Я стремился к обладанию г-жой де Стермарья, так как несколько дней подряд мои желания с неослабевающим усердием подготовляли в мечтах это наслаждение, именно это, а к другому (к наслаждению с другой женщиной) я не был готов, ибо наслаждение есть не что иное, как исполнение предшествующего ему желания, а желание не всегда одинаково, оно меняется в зависимости от бесчисленных прихотей мечты, от случайных воспоминаний, от возбужденности, от того, в каком порядке располагаются прежние наши желания, ибо те, которые были удовлетворены позднее других, отдыхают, пока хотя бы частично не забудется разочарование, связанное с удовлетворением; я уже свернул с большой дороги желаний вообще и далеко зашел по тропе определенного желания; чтобы захотеть свидания с кем-нибудь еще, мне надо было бы слишком долго идти назад, до большой дороги, а потом сворачивать на другую тропу.
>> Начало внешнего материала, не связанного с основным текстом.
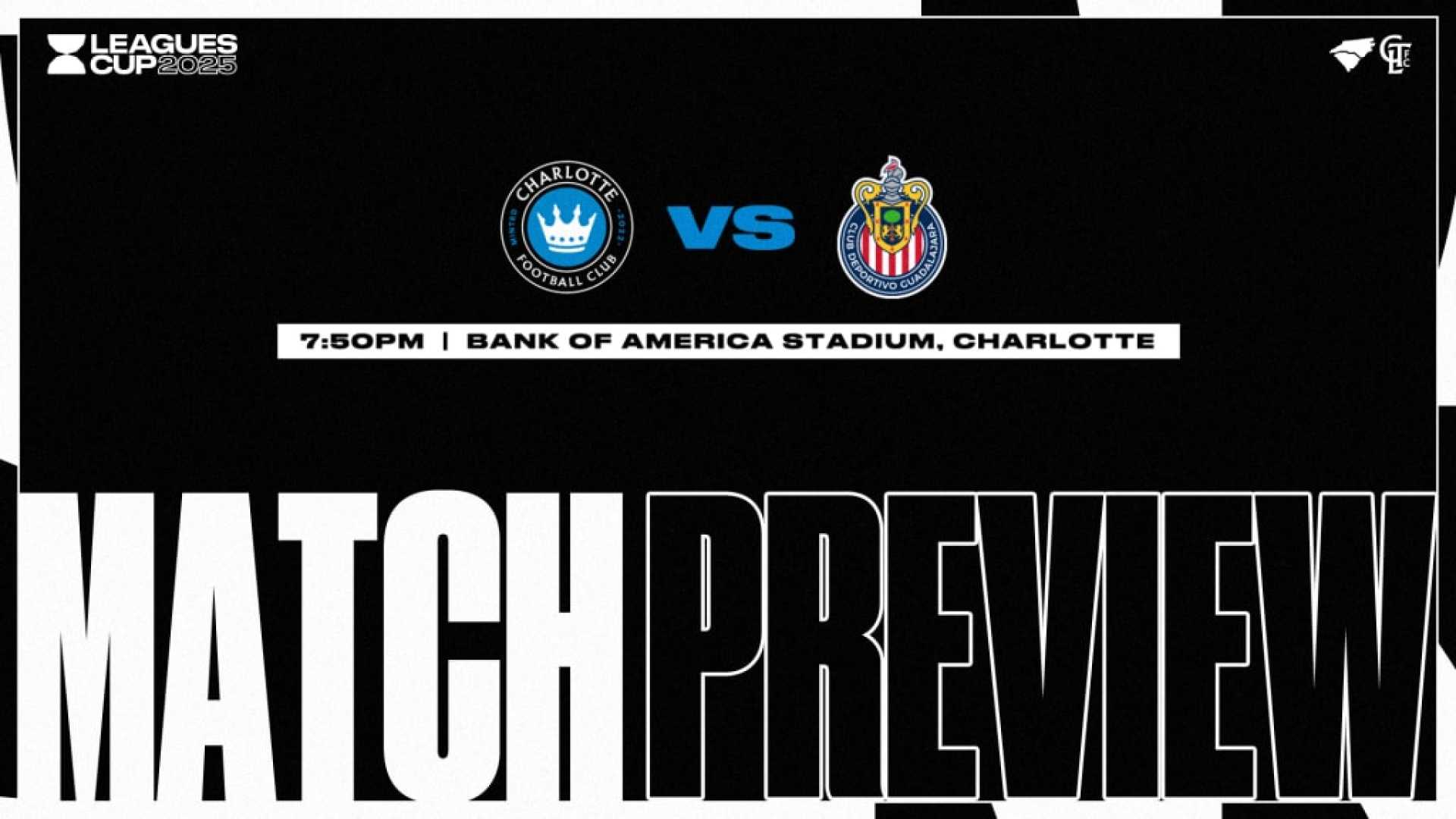 Charlotte Fc Chivas Guadalajara Match Preview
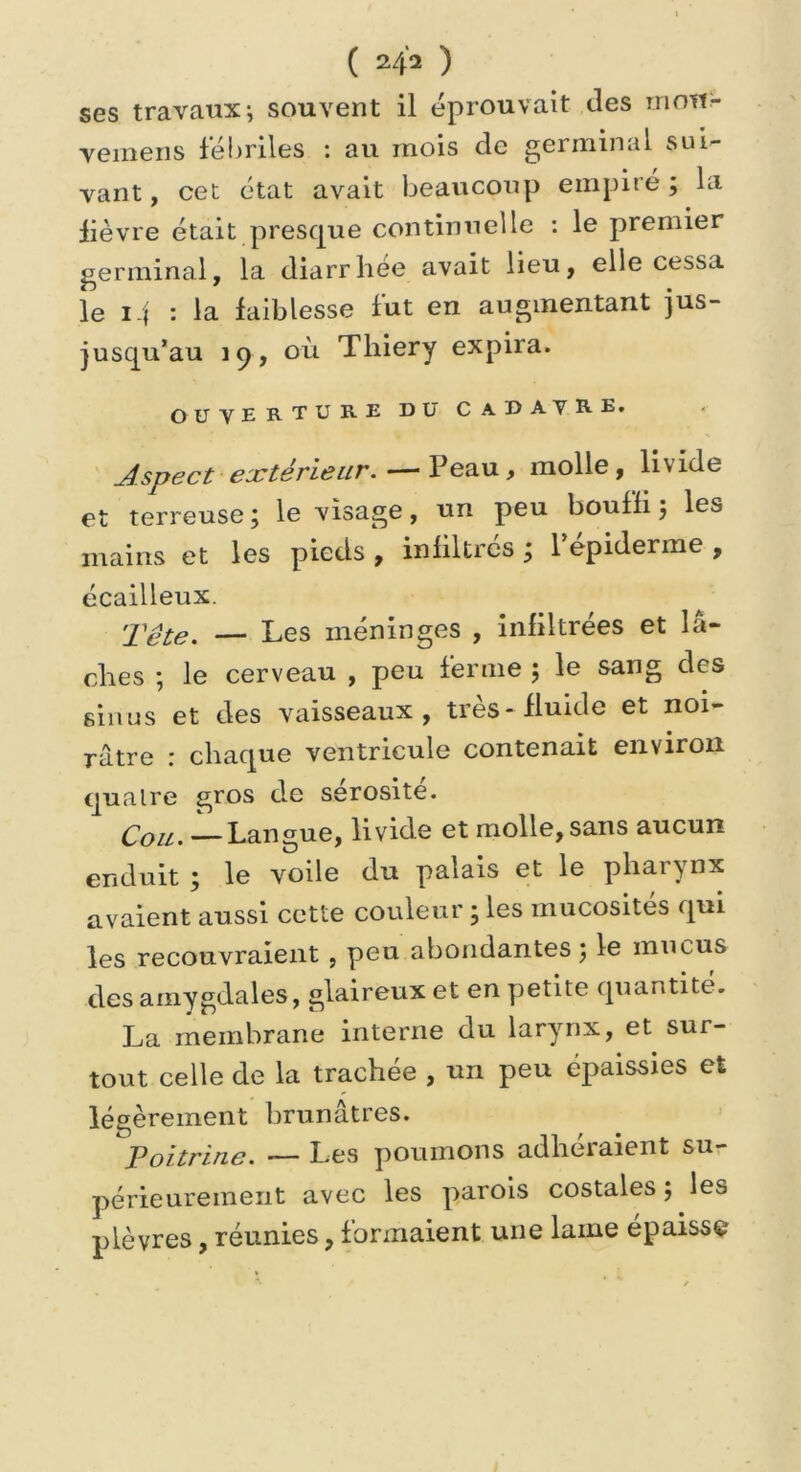 ses travaux; souvent il éprouvait des mou» veinens fébriles : au mois de germinal sui- vant , cet état avait beaucoup empiré ; la lièvre était presque continuelle : le premier germinal, la diarrhée avait lieu, elle cessa le i.| : la faiblesse fut en augmentant jus- jusqu’au 19, où Thiery expira. OUVERTURE DU CADATRE. Aspect extérieur. — Peau, molle , liv ide et terreuse; le visage, un peu bouffi; les mains et les pieds , infiltres ; l’epiderme , écailleux. Tête. — Les méninges , infiltrées et bi- ches ; le cerveau , peu ferme ; le sang des sinus et des vaisseaux, très-fluide et noi- râtre : chaque ventricule contenait environ quatre gros de sérosité. Cou. — Langue, livide et molle, sans aucun enduit ; le voile du palais et le pharynx avaient aussi cette couleur ; les mucosités qui les recouvraient, peu abondantes; le mucus des amygdales, glaireux et en petite quantité. La membrane interne du larynx, et sur- tout celle de la trachée , un peu épaissies et légèrement brunâtres. Poitrine. — Les poumons adhéraient su- périeurement avec les parois costales ; les plèvres, réunies, formaient une lame épaisse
Обладать г-жой де Стермарья на острове, в Булонском лесу, куда я пригласил ее ужинать, – вот о каком наслаждении я все время мечтал. Само собой разумеется, я бы не испытал никакого наслаждения, если б поужинал на острове один; но, пожалуй, оно было бы значительно ослаблено, даже если бы я поужинал с г-жой де Стермарья, но где-нибудь еще. Ведь сперва мы представляем себе обстановку, в которой нам предстоит насладиться, а уж потом женщину, разряд женщин, которые к этой обстановке подходят. Ими распоряжаются обстановка и место; вот почему в прихотливое наше воображение возвращается такая-то женщина, вслед за ней такая-то местность, затем комната, а при иных условиях мы бы ими, наверное, не пленились. Дочери обстановки, иные женщины непредставимы без большой кровати, на которой, лежа рядом с ними, мы обретаем покой, а другие, вызывающие у нас желание более интимных ласк, требуют, чтобы трепетали листья, чтобы впотьмах плескалась вода; эти так же изменчивы и призрачны, как и окружающая их обстановка.